What, then, should the doctor prescribe for America’s woes? Could this desire for authoritarianism be the symptom of the failure of the two-party system to represent American voters?
Of course, this erosion of U.S. democracy predates Mr. Trump. We see declines in the U.S. democracy score starting in 2009 (the year after the Great Recession). Some argue that the start of political polarization can be traced back to the 1980s under Ronald Reagan. The good news is that the U.S. scored high on “electoral democracy” indicators including Political Participation (8.89 out of 10), and Electoral Process and Pluralism (9.17 out of 10). This means that most Americans are voting in elections that are legitimate (despite Mr. Trump’s unsuccessful attempt to overturn the results in 2021). There was a record turnout of 66% during the 2020 presidential election; the highest rate in more than a century. This raises the following question: Are elites, such as Donald Trump, driving the so-called “populist wave” in the U.S.; or vice versa?

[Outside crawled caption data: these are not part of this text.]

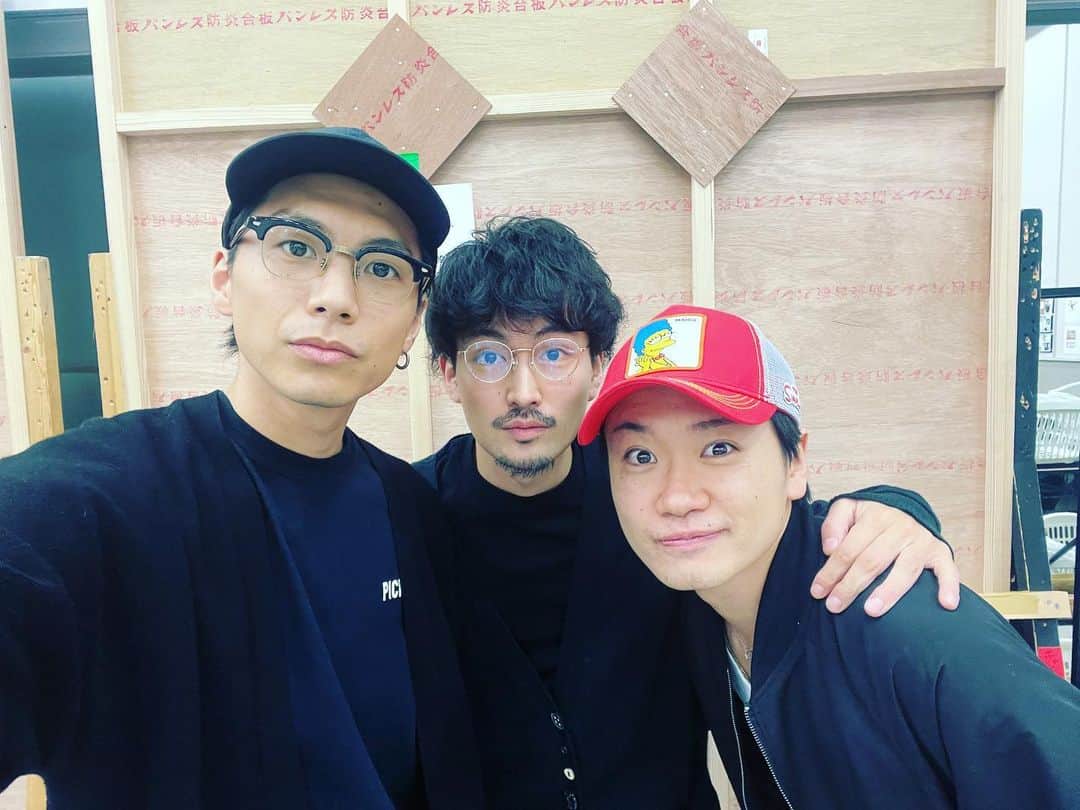 宮崎秋人のインスタグラム：「久しぶりに共演する彼らと。  #ビロクシーブルース」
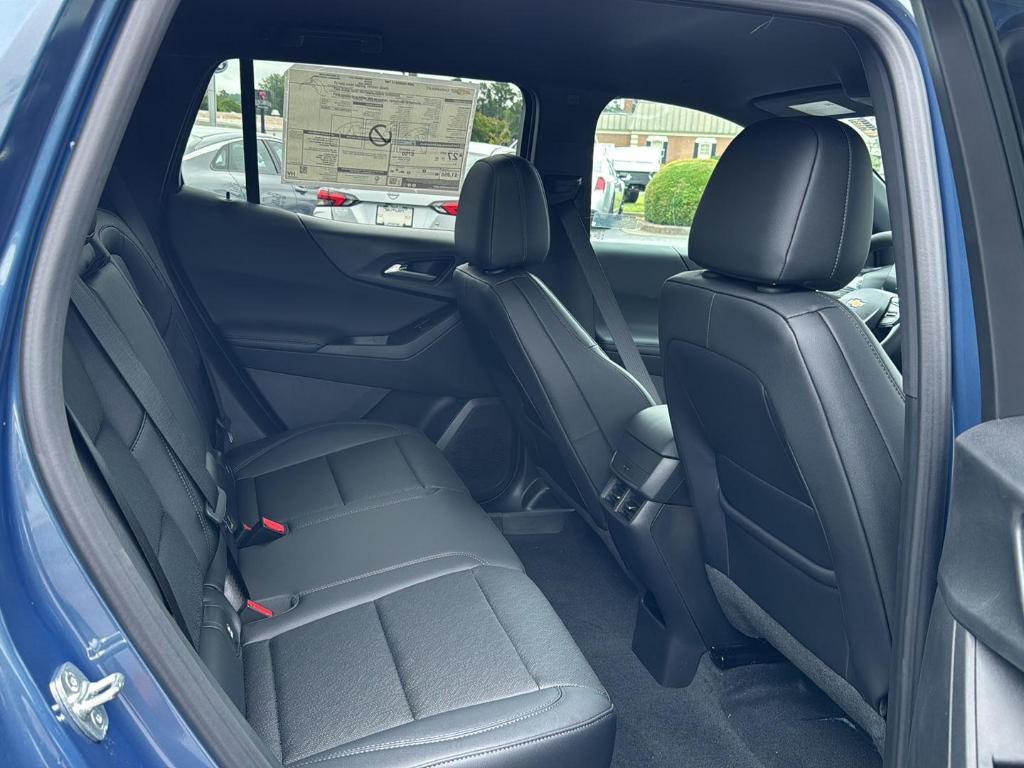 new 2026 Chevrolet Equinox car, priced at $32,085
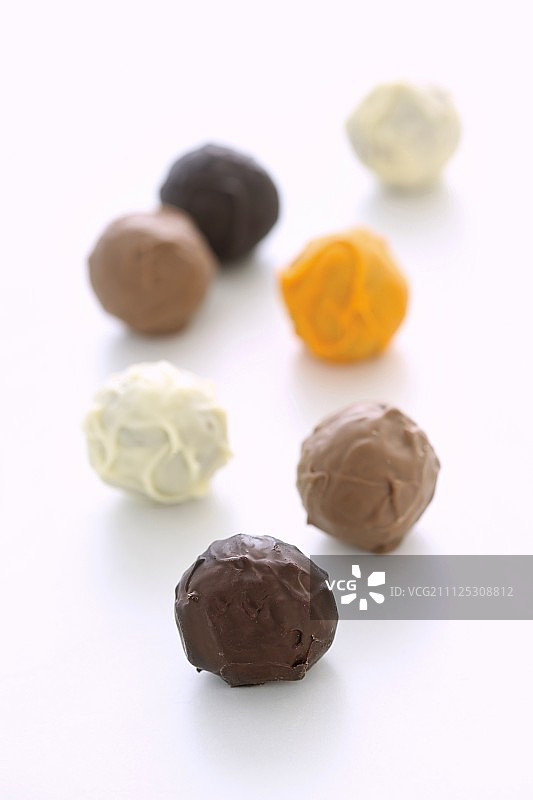 巧克力姜饼果仁糖图片素材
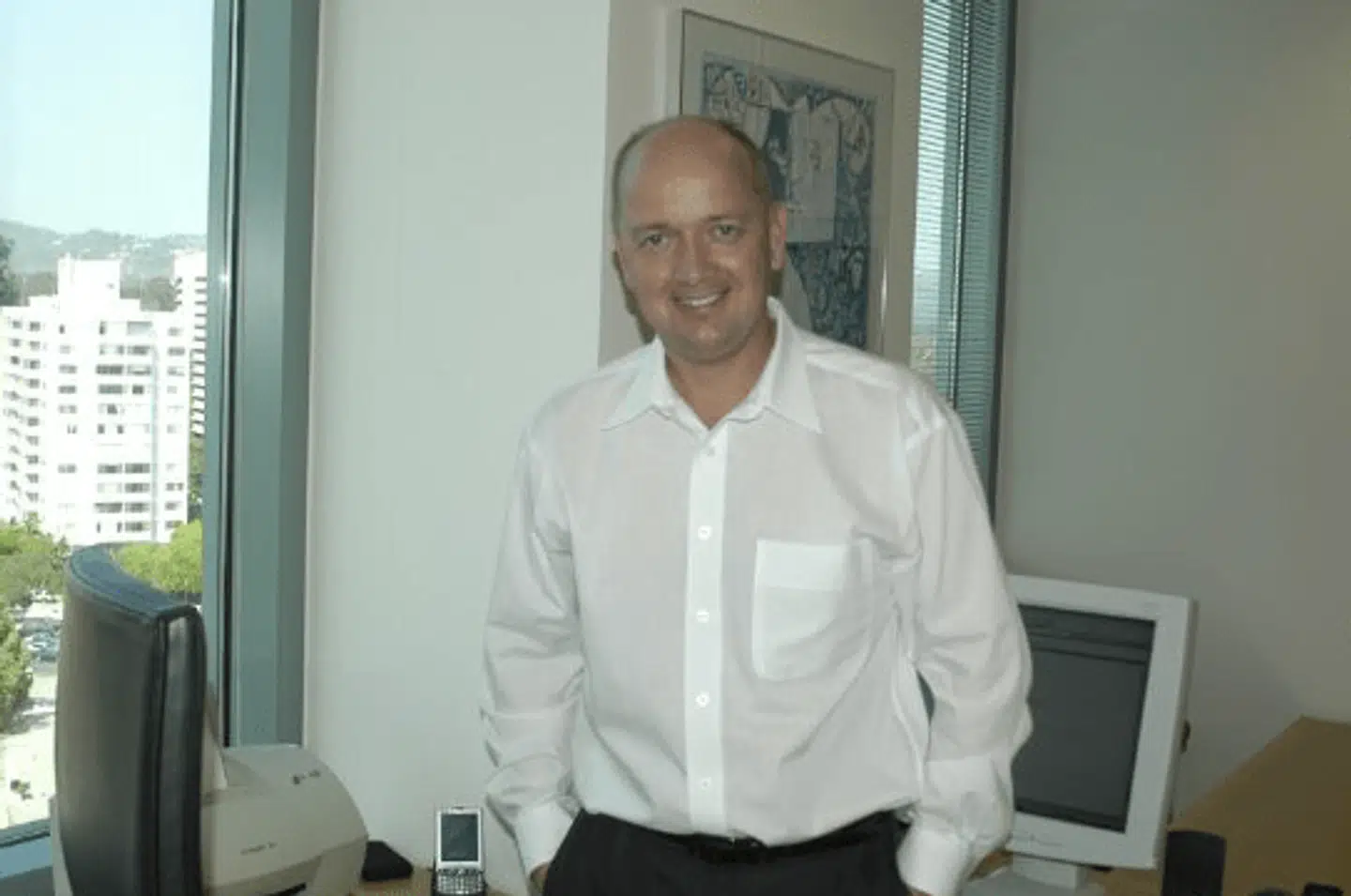 Der var et billede af John Christensen vedhæftet i en e-mail til en af Jeffrey Epsteins folk, da danskeren blev anbefalet til rigmanden i 2014.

Writing for Foreign Affairs, Larry Bartels argues that populist political elites represent xenophobic, conservative minorities that scapegoat immigrants. Press coverage tends to exaggerate the populist threat, Mr. Bartels insists. In the case of the U.S., Mr. Bartels writes, voting patterns reflected cultural anxieties related to race and ethnicity, not economic concerns. Morris Fiorina wrote that polarization is indeed a key issue in the U.S., but that polarization is driven by a two-party system that does not represent a majority of Americans.